In June of 2018 the Supreme Court held in Lucia v. SEC that Administrative Law Judges (ALJs) as of that date were unconstitutional because they had not been appointed by the agency head. Social Security and other agencies cured this defect by having the agency head officially appoint each of the ALJs but this left the problem of cases decided before the new appointments. Social Security has tried to reduce the scope of that problem by arguing that the issue had to have been raised before the ALJ or at least before the Appeals Council.
The first Court of Appeals opinions in one of the post-Lucia Social Security cases was Cirko v. Commissioner, a Third Circuit case, last November. Social Security lost. The Court held that the issue could be raised for the first time on appeal in the U.S. District Court.
We now have three newer opinions from Courts of Appeals. In Carr v. Commissioner, the Tenth Circuit held on June 15, 2020 that the Court could not consider the Lucia issue since it had not been raised administratively. In Davis v. Saul, the Eight Circuit held the same way on June 26, 2020. However, in Ramsey v. Commissioner, the Sixth Circuit held on September 1 that the issue could be considered even though it had not been raised administratively. There are cases pending in other Courts of Appeals as well.
The claimants in the Carr and Davis cases have asked that the Supreme Court review their cases. The Court doesn't have to do so but since there's disagreement among the Circuits, the Court probably will agree to hear the cases.
Note that a Supreme Court opinion on this issue may have implications for the litigation over the constitutionality of the position of Social Security Commissioner brought about by the Supreme Court opinion in Seila Law v. CFPB. The Social Security Administration is trying very hard to pretend this issue doesn't even exist but it does and it will be litigated. Probably, it's already being litigated. I think it's irresponsible that Andrew Saul is still carrying out the role of Commissioner of Social Security.
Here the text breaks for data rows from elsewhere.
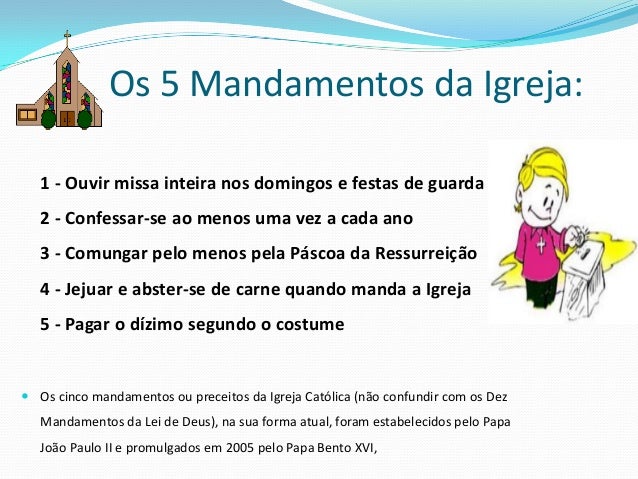 Os 5 Mandamentos da Igreja:

1 - Ouvir missa inteira nos domingos e festas de guarda

2 - Confessar-se ao menos uma vez a cada ano

3 - Comungar pelo menos pela Páscoa da Ressurreição

4 - Jejuar e abster-se de carne quando manda a Igreja

5 - Pagar o dízimo segundo o costume

Os cinco mandamentos ou preceitos da Igreja Católica (não confundir com os Dez Mandamentos da Lei de Deus), na sua forma atual, foram estabelecidos pelo Papa João Paulo II e promulgados em 2005 pelo Papa Bento XVI,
The attitude that Seila Law doesn't apply to Social Security seems to be based upon the assumption that because Seila Law was only about the Administration's desire to knock down the Consumer Financial Protection Bureau, which they hate, that other agencies that they don't hate (or don't want to admit to hating) won't be affected. That assumes that the majority of the Supreme Court was just as cynical as they are and was only using a constitutional justification to harass an agency that the Court's majority hates as much as they do. That's not a safe assumption. As a lawyer, you may safely assume that your adversary is as cynical as you are but you should never assume that about a Court. Result oriented, maybe, but cynical, no. There is a distinction. But maybe I'm being too harsh. Another possibility is that those involved don't really care what the Supreme Court ultimately does about the Social Security Commissioner position because they expect to be out of office long before the Court can take up the issue. I guess that's just a different form of cynicism, however.